How old is Delphi Greece?
Delphi is dating back to 1400 B.C., and the Oracle of Delphi was the most important shrine in all Greece, and in theory its independence was respected by all Greeks.
Is Delphi Greece the center of the world?
Built around a sacred spring, Delphi was considered to be the omphalos – the center (literally navel) of the world. The reason for this consideration was Delphis connecting point to the most significant sacred sites of ancient Greece – the Acropolis of Athens and the Aphaia Temple in Aegina are equally spaced from Delphi at 121 km.

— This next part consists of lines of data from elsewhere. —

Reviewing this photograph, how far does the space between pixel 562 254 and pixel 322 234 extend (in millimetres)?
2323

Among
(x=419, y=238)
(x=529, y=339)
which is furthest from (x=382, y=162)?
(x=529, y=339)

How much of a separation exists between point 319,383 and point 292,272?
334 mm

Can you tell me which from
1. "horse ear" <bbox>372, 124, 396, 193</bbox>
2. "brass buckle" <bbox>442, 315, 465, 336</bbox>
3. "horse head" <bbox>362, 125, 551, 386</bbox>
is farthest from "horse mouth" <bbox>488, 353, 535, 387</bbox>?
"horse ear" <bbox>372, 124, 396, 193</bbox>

Touring in this exceptionally great ancient site, you may want to divide your tour in three different parts.
First part of the tour
Coming from Arachova and looking to your left, a bit lower, you will see the “Tholos”, dominant and with its special beauty, one of the most photographed places in Greece. The circular masterpiece was built in the beginning of the 4th century B.C., of Pendelic marble with twelve Dorian columns of which only three are still standing today. Responsible for this fact are numerable earthquakes and landslides up until a century ago. Nobody knows the exact reason for the creation of the Tholos. Scattered around you will find the ruins of the Sanctuary of Athena Pronea and the Gymnasium (half a mile from the rest of the sanctuary).
Second part of the tour
The next part of the tour will take you uphill on the path which leads you to the impressive temple of Apollo. The construction of this temple was finished in 330 B.C. It was built on top of another temple of the same size and design which was destroyed in an earthquake in 373 B.C. Even further back into history there was an even bigger Dorian temple built in the same spot, which was ruined by a fire in 548 BC.
As you walk further uphill the view becomes steadily more and more impressive and you start to understand the ancient ancestors in their decision of building the religious centre of the ancient world in this place.
Admire the Treasury of the Athenians, the sections of the North Stoa of the Roman Forum, the parliament and the Delphic Sibyl (a legendary figure who made prophecies in the sacred precinct of Apollo) before a stop at the beautiful and well preserved ancient theatre. Built in 4th century B.C. instead of a smaller and older wooden, it is today a favoured spot for tourists to have a break before continuing the tour. During the 20th century this old theatre hosted spectators once again and loud applause could be heard echoing over the landscape after many centuries of silence.
Walking a short distance, the tour will finish even further uphill in the large stadium, smothered in trees and spectacular views of the mountains.
Third part of the tour
The third and last part of the tour will take you to the Ancient Museum of Delphi. It is a museum of great significance with many rare and well-preserved treasures on display.
Where to stay in Delphi Greece?
Visiting ancient Delphi there are various great options for where to stay. If you want to explore ancient Delphi for a couple of days you can choose to stay in Delphi village or drive a bit further to the picturesque village of Arachova, a winter weekend hub of the Athenians. If you prefer to stay by the sea you could continue to either Galaxidi or Naupaktos, both with stunning views to the Corinthian Gulf from the northern side.